In 2002 Rudolf Hell died in Kiel at the age of 100 and was buried in the Eichhof park cemetery. He applied for 131 patents in his life.

Honors

"Hell is the Edison of the graphics industry."

- Hermann Zapf : Laudation for the Gutenberg Prize 1977
  • 1962 gold medal from the Vienna Photography Society
  • 1967 Great Cross of Merit for the Order of Merit of the Federal Republic of Germany
  • 1967 Gold Medal of the Society for Printing of the CSSR
  • 1968 Ullstein-Ring
  • 1968 Culture Prize of the City of Kiel
  • 1969 Segnatura AIGEC of the Union Italienne des Exports et Conseilleures Graphiques
  • 1973 Dr.-Ing. eh the Technical University of Munich
  • 1977 Gutenberg Prize from the Gutenberg Society and the City of Mainz
  • 1978 Werner-von-Siemens-Ring (Ring of Honor for Services to Science and Technology), in the presence of Federal President Karl Carstens
  • 1980 Large Federal Cross of Merit with a star
  • 1981 FDI medal (executives in the printing industry) for services to the graphic industry
  • 1981 honorary citizenship of the city of Kiel
  • 1987 Admission to the inventors' gallery of the German Patent Office in Munich
  • 1993: VDE honor ring
  • 2001 The city of Kiel renames the Siemenswall in honor of his life's work on May 15th in Dr.-Hell-Straße

literature

  • Boris Fuchs, Christian Onnasch: Dr.-Ing. Rudolf Hell: the engineer of the century in the reflection of current events; his exemplary work. Ed.
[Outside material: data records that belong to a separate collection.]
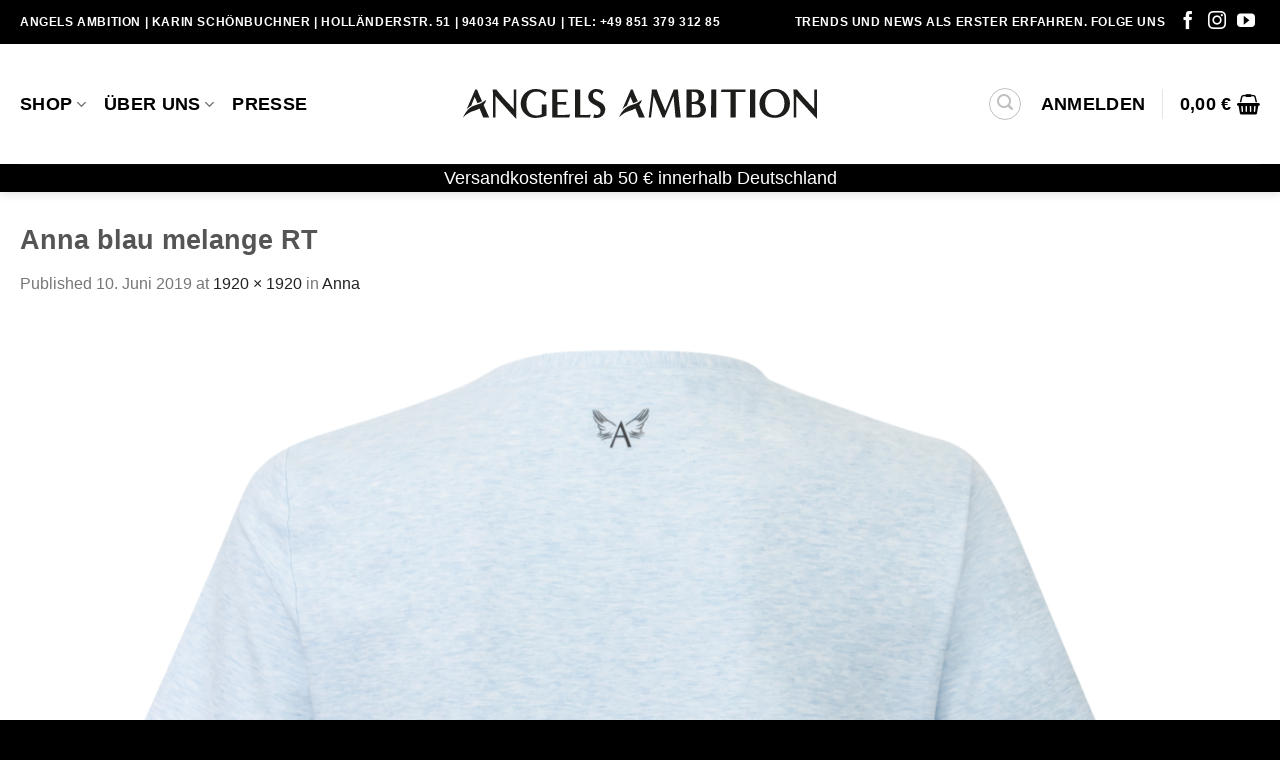

--- FILE ---
content_type: image/svg+xml
request_url: https://www.angels-ambition.de/wp-content/uploads/angels-amibtion-logo.svg
body_size: 1227
content:
<svg xmlns="http://www.w3.org/2000/svg" viewBox="0 0 152.31 12.96"><defs><style>.cls-1{fill:#1d1d1b;}</style></defs><g id="Ebene_2" data-name="Ebene 2"><g id="Ebene_1-2" data-name="Ebene 1"><path class="cls-1" d="M21.77.21h1.09l0,12.75c-1.21-1.29-2.41-2.61-3.6-3.94C17.52,7,15.64,5.13,14,3.08v9.27H12.87c0-3.1,0-6.17,0-9.27A21.23,21.23,0,0,0,12.74.21h1.57c.9,1.19,1.91,2.31,2.86,3.44,1.46,1.73,3.12,3.3,4.6,5Z"/><path class="cls-1" d="M33.86,6.73h2v4.83a11.82,11.82,0,0,1-4.56,1,6.21,6.21,0,0,1-6.48-6.2A6.26,6.26,0,0,1,31.27,0a7.28,7.28,0,0,1,4.64,1.57l-.68,1.8a3.85,3.85,0,0,0-3.71-2.22c-2.94,0-4.27,2.59-4.27,5.22,0,2.83,1.46,5.12,4.49,5.12a4,4,0,0,0,2.12-.58Z"/><path class="cls-1" d="M38.36,12.35V.21h6.41l.48,1.23a20.68,20.68,0,0,0-3-.14H40.57V5.69h.86a24,24,0,0,0,2.94-.16l0,1.31c-.92-.07-1.83-.11-2.75-.11-.34,0-.69,0-1,0v4.5h2.16a18.73,18.73,0,0,0,3.35-.2l-.45,1.28Z"/><path class="cls-1" d="M48.22,12.35V.21h2.27V11.27h1.94a10.14,10.14,0,0,0,2.57-.2l-.45,1.28Z"/><path class="cls-1" d="M91.44,12.35c-.27-3.11-.54-6.21-.85-9.31l-3.83,9.31h-.9L82,2.93l-1.1,9.42h-1l1.32-11V1.15c0-.3,0-.63,0-.94h2.11c1.09,3.14,2.43,6.2,3.71,9.26L90.68.21h1.79c.39,4.06.75,8.11,1.22,12.14Z"/><path class="cls-1" d="M96.21,12.35V.21h4.1c1.75,0,3.44,1.05,3.44,3a2.87,2.87,0,0,1-1.87,2.55,3.14,3.14,0,0,1,2.68,3c0,2.47-1.91,3.64-4.18,3.64ZM98.4,5.6c1.66,0,3-.25,3-2.25s-1.48-2.13-3-2.11Zm0,5.65c.33,0,.65,0,1,0,1.58,0,2.84-.56,2.84-2.32,0-2.54-1.85-2.41-3.8-2.41Z"/><path class="cls-1" d="M106.74,12.35c0-2.75.05-5.49.05-8.25,0-1.29,0-2.59,0-3.89H109c0,4.06,0,8.09,0,12.14Z"/><path class="cls-1" d="M115.09,12.35V1.3H111l.27-1.09h10.3V1.3h-4.23c0,3.69,0,7.36,0,11Z"/><path class="cls-1" d="M123.55,12.35c0-2.75,0-5.49,0-8.25,0-1.29,0-2.59,0-3.89h2.23c0,4.06,0,8.09,0,12.14Z"/><path class="cls-1" d="M134.2,12.51c-3.73,0-6.61-2.27-6.61-6.15A6.34,6.34,0,0,1,134.18,0a6.22,6.22,0,0,1,6.53,6.28C140.71,10.1,137.92,12.51,134.2,12.51Zm4.12-6.23c0-2.63-1.19-5.13-4.14-5.13S130,3.76,130,6.37s1.43,5,4.2,5S138.32,8.77,138.32,6.28Z"/><path class="cls-1" d="M151.19.21h1.1l0,12.75c-1.21-1.29-2.42-2.61-3.6-3.94-1.77-2-3.64-3.89-5.33-5.94v9.27H142.3c0-3.1,0-6.17,0-9.27a21.22,21.22,0,0,0-.14-2.87h1.57c.9,1.19,1.9,2.31,2.86,3.44,1.46,1.73,3.11,3.3,4.59,5Z"/><path class="cls-1" d="M55.88,2.72a1.48,1.48,0,0,1,1.5-1.57A2.72,2.72,0,0,1,59.7,2.72l.76-1.64A4.86,4.86,0,0,0,57.4,0,3.34,3.34,0,0,0,53.88,3.2c0,4.11,5.3,3.37,5.3,6.36a1.57,1.57,0,0,1-1,1.63,1.7,1.7,0,0,1-1.7-.32L56,12.39a4.73,4.73,0,0,0,1.21.18,3.76,3.76,0,0,0,4-3.62C61.16,4.86,55.88,5.71,55.88,2.72Z"/><path class="cls-1" d="M5,3.42,6.19,6.16a13.75,13.75,0,0,0,2-.88h0C7.4,3.6,6.61,1.94,6,.2H5.26L1.53,8.82a8,8,0,0,1,2-1.65Z"/><path class="cls-1" d="M11.24,12.35c-.81-1.8-1.6-3.62-2.39-5.44A5.42,5.42,0,0,0,10,4.71,12,12,0,0,1,5,7.11c-3.44,1-5,5.24-5,5.24a10.69,10.69,0,0,1,5-3,8.47,8.47,0,0,0,2.09-.91c.55,1.31,1.22,3,1.57,3.93Z"/><path class="cls-1" d="M72.05,3.42,73.2,6.16a13.75,13.75,0,0,0,2-.88h0C74.41,3.6,73.61,1.94,73,.2h-.76L68.53,8.82a8,8,0,0,1,2-1.65Z"/><path class="cls-1" d="M78.24,12.35c-.8-1.8-1.59-3.62-2.38-5.44A5.47,5.47,0,0,0,77,4.71a11.93,11.93,0,0,1-4.92,2.4c-3.44,1-5,5.24-5,5.24a10.62,10.62,0,0,1,5-3,8.81,8.81,0,0,0,2.09-.91c.54,1.31,1.21,3,1.56,3.93Z"/></g></g></svg>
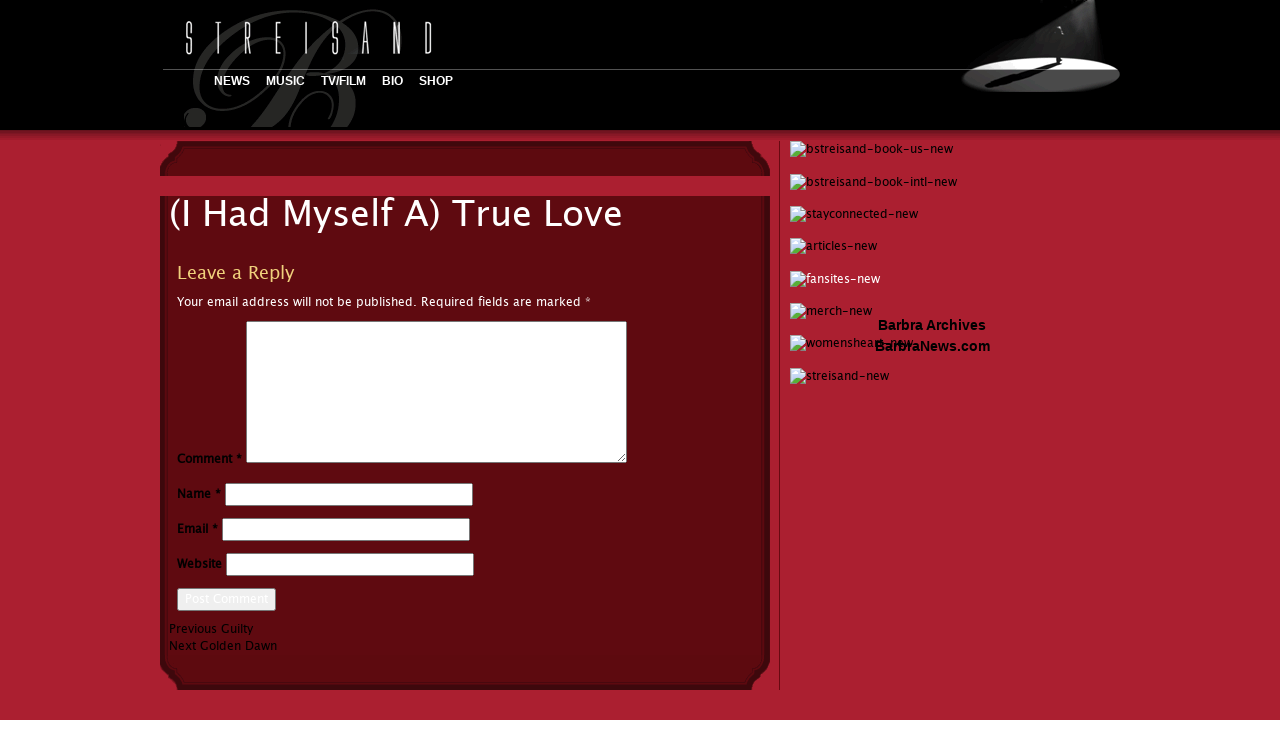

--- FILE ---
content_type: application/javascript; charset=UTF-8
request_url: https://www.barbrastreisand.com/wp-content/themes/barbrastreisand/assets/js/app.js
body_size: -90
content:
/**
 * Main javascript file.
 */

// jQuery loaded
var $ = jQuery;

$(document).ready(function(){

  $('.home-tab a').click(function(){
    $('.home-tab-content').hide();
    $('#tab-' + $(this).attr('rel')).show();
    $('.home-tab a').removeClass('active');
    $(this).addClass('active');
  });

  $('#link-menu').sidr({
    name: 'sidr-menu',
    side: 'right',
    source: '#primary-navigation'
  });
  $('#link-sidebar').sidr({
    name: 'sidr-sidebar',
    side: 'right',
    source: '.sidebar'
  });
  
});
Braus, Heidelberg, 2005, ISBN 3-89904-163-1 .
  • Manfred Raether: Linotype - Chronicle of a company name . e-book (PDF); Schöneck 2009.

Web links

Commons : Rudolf Hell  - collection of images, videos and audio files

Individual evidence

  1. Patent DE450187 : Photoelectric image splitting tube for televisions. Registered on April 5, 1925 , published October 3, 1927 , inventors: Max Dieckmann, Rudolf Hell.
  2. Dr.-Ing. Dr.-Ing. Eh Rudolf Hell on the website of the German Patent and Trademark Office
  3. International Gutenberg Society: 1977 Rudolf Hell
  4. VDE ring of honor . Accessed January 31, 2018.